2022’de Türkiye ekonomisini de etkileyen en olumsuz gelişme kuşkusuz Rusya- Ukrayna savaşıydı ve bu yüzden enerji fi yatlarında belirgin bir artış yaşandı. Ancak Merkez Bankası buna karşı da hazırlıklıydı ve olumsuz etkileri en aza indirmek için gerektiği ölçüde adım atmaktan geri durmadı. En büyük avantaj da tabii ki Türk parasının çok değer yitirmemiş olmasıydı, bu da faizin gereken düzeyde belirlenmesiyle sağlanıyordu.

Enerji fiyatlarındaki artışla yıllık enflasyon bir ara yüzde 25’i zorlamış ve bu durum alarm zillerinin çalmasına yol açmış, ancak yıl yine yüzde 20’nin altında kapatılmıştı.

Enflasyon yüzde 15-20 arasında salınıyordu, kira artışı baş döndüren oranlara varmamıştı ve 2022’nin haziranında kira artışını yüzde 25 ile sınırlamak gibi bir karar da tabii ki alınmamıştı! Çok makul oranlarda seyreden kira artışı için tavan oran koymak ne kadar da anlamsız olurdu!

2023 seçim süreci

2023’teki Cumhurbaşkanı ve milletvekili seçimi öncesi iktidar partisi harcamaları çok artırdı. Ne var ki Merkez Bankası yine devreye girerek bu parasal genişlemenin enflasyonu azdırmaması için faizi bu sefer daha yüksek oranda yukarı çekti. 

Maliye ve para politikasının uyumlu yürütülmesi sayesinde seçim sonrasında ne Maliye Bakanını ne de Merkez Bankası Başkanını değiştirmeye ihtiyaç duyuldu.

Türkiye ekonomisi istikrarlı bir görünüm sergiliyordu. Tabii ki enflasyon AB ortalamasına göre hala çok yüksekti; yüzde 15-20 dolayında bulunuyordu. Bu oranın tek haneye ineceği pek sanılmıyorsa da 20’lerin çok aşılacağına dönük kaygı da yoktu. 

Benzinin litresi iki yıl önceki yaklaşık 8 liraya göre 2 lira kadar artarak 10 liraya, motorin de 7 liradan 9 liraya çıkmıştı.

TÜİK’in enflasyon ölçümlerine pek kuşkuyla bakılmıyor, çalışanlara verilen zamlar da enflasyonun altında kalmıyordu.

Ayrıca bir ara sayıları bir milyona(!) yaklaşan sığınmacıların büyük bölümünün geri gönderilmesi bir dönem oluşan sosyal barış kaygılarını en aza indirmişti.
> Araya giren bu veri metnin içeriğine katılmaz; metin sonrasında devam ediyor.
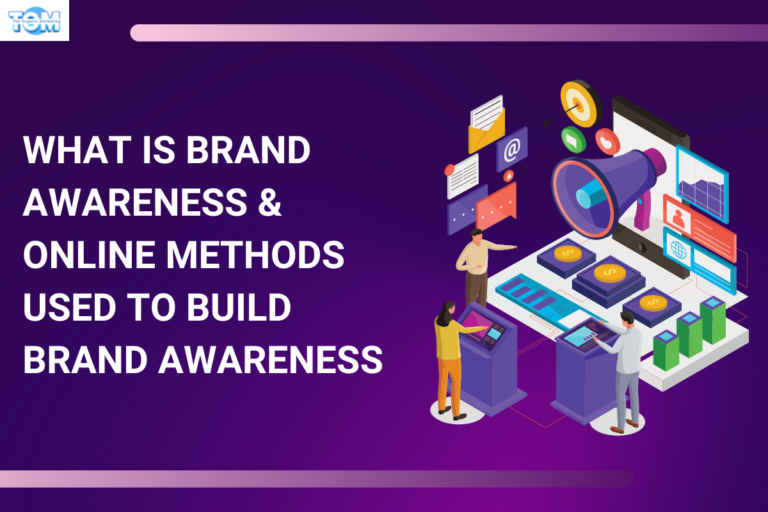 What is Brand Awareness & Online methods used to build Brand Awareness:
Doktorlar akın akın yurt dışına gitmiyordu. Üniversiteyi bitiren gençlerin çok azı yurt dışında çalışmak istiyor, zaten üniversite mezunlarında işsize pek rastlanmıyordu.

(*) Bu yazı, bu köşede 16 Ağustos’ta yer alan yazının kısmen değiştirilmiş ve özetlenmiş tekrarıdır.